> _DIRECTIVE_:
Can you lay out all of the records below as a numbered list and leave out the blank lines?

Lines of data
((
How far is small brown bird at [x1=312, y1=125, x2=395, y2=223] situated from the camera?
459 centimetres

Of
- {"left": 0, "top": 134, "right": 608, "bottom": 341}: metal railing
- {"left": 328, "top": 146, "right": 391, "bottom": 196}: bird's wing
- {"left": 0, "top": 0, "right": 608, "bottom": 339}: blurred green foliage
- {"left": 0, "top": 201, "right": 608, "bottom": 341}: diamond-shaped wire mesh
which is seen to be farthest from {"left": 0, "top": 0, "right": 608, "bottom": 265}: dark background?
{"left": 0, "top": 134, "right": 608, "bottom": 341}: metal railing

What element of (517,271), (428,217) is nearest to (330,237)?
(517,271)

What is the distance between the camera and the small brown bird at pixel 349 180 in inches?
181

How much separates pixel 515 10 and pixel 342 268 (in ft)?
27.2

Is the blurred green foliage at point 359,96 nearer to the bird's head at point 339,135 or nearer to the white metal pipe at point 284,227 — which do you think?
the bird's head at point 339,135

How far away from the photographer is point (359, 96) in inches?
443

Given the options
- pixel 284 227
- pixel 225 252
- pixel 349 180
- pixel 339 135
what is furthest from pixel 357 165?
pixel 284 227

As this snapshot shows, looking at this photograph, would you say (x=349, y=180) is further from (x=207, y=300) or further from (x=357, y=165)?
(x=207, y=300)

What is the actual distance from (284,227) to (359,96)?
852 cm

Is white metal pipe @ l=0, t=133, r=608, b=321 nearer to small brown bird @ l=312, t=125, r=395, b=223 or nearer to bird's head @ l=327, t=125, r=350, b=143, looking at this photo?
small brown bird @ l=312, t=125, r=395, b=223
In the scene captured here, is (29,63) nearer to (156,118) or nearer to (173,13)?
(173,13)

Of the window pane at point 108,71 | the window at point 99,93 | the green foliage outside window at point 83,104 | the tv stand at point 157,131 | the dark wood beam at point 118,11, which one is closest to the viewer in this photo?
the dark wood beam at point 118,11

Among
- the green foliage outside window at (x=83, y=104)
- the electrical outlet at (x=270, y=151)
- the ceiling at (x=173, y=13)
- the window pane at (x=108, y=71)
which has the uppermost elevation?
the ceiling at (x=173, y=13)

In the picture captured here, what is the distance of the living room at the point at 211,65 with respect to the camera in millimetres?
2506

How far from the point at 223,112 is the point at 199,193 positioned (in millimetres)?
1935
))
> _SOLUTION TO THIS TASK_:
1. How far is small brown bird at [x1=312, y1=125, x2=395, y2=223] situated from the camera?
2. 459 centimetres
3. Of
4. - {"left": 0, "top": 134, "right": 608, "bottom": 341}: metal railing
5. - {"left": 328, "top": 146, "right": 391, "bottom": 196}: bird's wing
6. - {"left": 0, "top": 0, "right": 608, "bottom": 339}: blurred green foliage
7. - {"left": 0, "top": 201, "right": 608, "bottom": 341}: diamond-shaped wire mesh
8. which is seen to be farthest from {"left": 0, "top": 0, "right": 608, "bottom": 265}: dark background?
9. {"left": 0, "top": 134, "right": 608, "bottom": 341}: metal railing
10. What element of (517,271), (428,217) is nearest to (330,237)?
11. (517,271)
12. What is the distance between the camera and the small brown bird at pixel 349 180 in inches?
13. 181
14. How much separates pixel 515 10 and pixel 342 268 (in ft)?
15. 27.2
16. Is the blurred green foliage at point 359,96 nearer to the bird's head at point 339,135 or nearer to the white metal pipe at point 284,227 — which do you think?
17. the bird's head at point 339,135
18. How far away from the photographer is point (359, 96) in inches?
19. 443
20. Given the options
21. - pixel 284 227
22. - pixel 225 252
23. - pixel 349 180
24. - pixel 339 135
25. what is furthest from pixel 357 165?
26. pixel 284 227
27. As this snapshot shows, looking at this photograph, would you say (x=349, y=180) is further from (x=207, y=300) or further from (x=357, y=165)?
28. (x=207, y=300)
29. What is the actual distance from (284,227) to (359,96)?
30. 852 cm
31. Is white metal pipe @ l=0, t=133, r=608, b=321 nearer to small brown bird @ l=312, t=125, r=395, b=223 or nearer to bird's head @ l=327, t=125, r=350, b=143, looking at this photo?
32. small brown bird @ l=312, t=125, r=395, b=223
33. In the scene captured here, is (29,63) nearer to (156,118) or nearer to (173,13)?
34. (173,13)
35. Of the window pane at point 108,71 | the window at point 99,93 | the green foliage outside window at point 83,104 | the tv stand at point 157,131 | the dark wood beam at point 118,11, which one is closest to the viewer in this photo?
36. the dark wood beam at point 118,11
37. Among
38. - the green foliage outside window at (x=83, y=104)
39. - the electrical outlet at (x=270, y=151)
40. - the ceiling at (x=173, y=13)
41. - the window pane at (x=108, y=71)
42. which has the uppermost elevation?
43. the ceiling at (x=173, y=13)
44. In the picture captured here, what is the distance of the living room at the point at 211,65 with respect to the camera in millimetres?
45. 2506
46. How far from the point at 223,112 is the point at 199,193 positioned (in millimetres)?
47. 1935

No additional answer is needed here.